Sharpton was just as proud of his role in the defeat of another Democrat, Mark Green, who lost to Mike Bloomberg in 2001. His second memoir, Al on America, recounts in great detail how he derailed Green by refusing to endorse him, describing the personal surge of power he felt in the voting booth when he voted for other Democrats but skipped Green’s name. He went to a party of his political allies in the Bronx on election night and when Bloomberg overtook Green in the tally: “You would have thought we won the election. The people in the Bronx were going crazy, jumping up and down.”

“To this day, I feel the Democratic Party had to be taught a lesson,” Sharpton concluded in this 2002 book. “Don’t take us for granted.”

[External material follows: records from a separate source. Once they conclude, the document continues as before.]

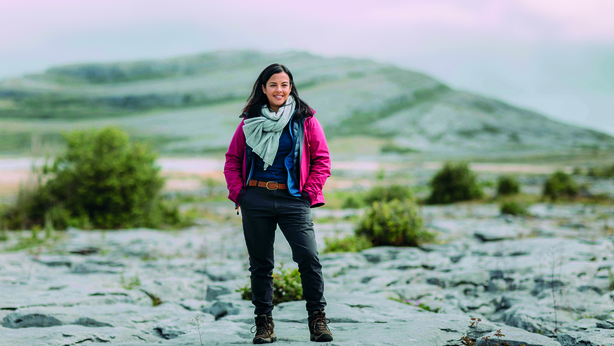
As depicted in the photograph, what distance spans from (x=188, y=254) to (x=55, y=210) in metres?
6.02

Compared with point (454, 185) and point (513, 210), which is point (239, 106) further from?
point (513, 210)

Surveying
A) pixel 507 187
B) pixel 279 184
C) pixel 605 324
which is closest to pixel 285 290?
pixel 279 184

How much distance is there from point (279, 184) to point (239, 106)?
113 meters

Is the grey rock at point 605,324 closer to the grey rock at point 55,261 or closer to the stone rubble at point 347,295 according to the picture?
the stone rubble at point 347,295

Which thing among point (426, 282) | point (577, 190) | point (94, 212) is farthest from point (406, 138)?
point (426, 282)

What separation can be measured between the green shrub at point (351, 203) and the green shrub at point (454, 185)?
12.6 ft

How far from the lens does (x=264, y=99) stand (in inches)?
154

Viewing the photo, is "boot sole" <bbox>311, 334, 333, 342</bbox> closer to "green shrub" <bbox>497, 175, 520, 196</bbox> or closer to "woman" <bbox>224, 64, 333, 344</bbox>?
"woman" <bbox>224, 64, 333, 344</bbox>

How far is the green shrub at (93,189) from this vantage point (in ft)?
45.0

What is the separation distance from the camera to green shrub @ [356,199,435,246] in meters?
9.17

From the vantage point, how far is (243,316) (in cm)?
464

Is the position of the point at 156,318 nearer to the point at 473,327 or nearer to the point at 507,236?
the point at 473,327

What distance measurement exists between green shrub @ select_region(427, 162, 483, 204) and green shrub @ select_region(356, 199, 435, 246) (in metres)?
12.5

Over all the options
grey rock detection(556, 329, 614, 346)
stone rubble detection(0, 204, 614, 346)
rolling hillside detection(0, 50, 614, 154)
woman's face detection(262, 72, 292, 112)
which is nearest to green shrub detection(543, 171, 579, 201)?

Of course, it’s impossible to tabulate how many voters a leader convinces to stay home, giving Sharpton the opportunity to invent his own scorecard. But he undermined Ruth Messinger, the Democrat who lost to Rudy Giuliani in 1997, and Bob Abrams, the Democrat who lost to U.S. Senator Al D’Amato in 1992. Indeed, he’s credited with helping to defeat more Democrats in New York than electing them.

Yet Obama and the Democratic National Committee are, by several accounts, preparing to dispatch Sharpton across the country as a major surrogate, using him to generate black enthusiasm in swing districts, a strategy that failed for John Kerry in 2004. Sharpton referred to this in his NY1 appearance, saying he’s “doing several states this cycle other than New York,” where he’s apparently prepared to continue his long tradition of covertly aiding Republicans, even ones who track in racist email and hire his top public enemy.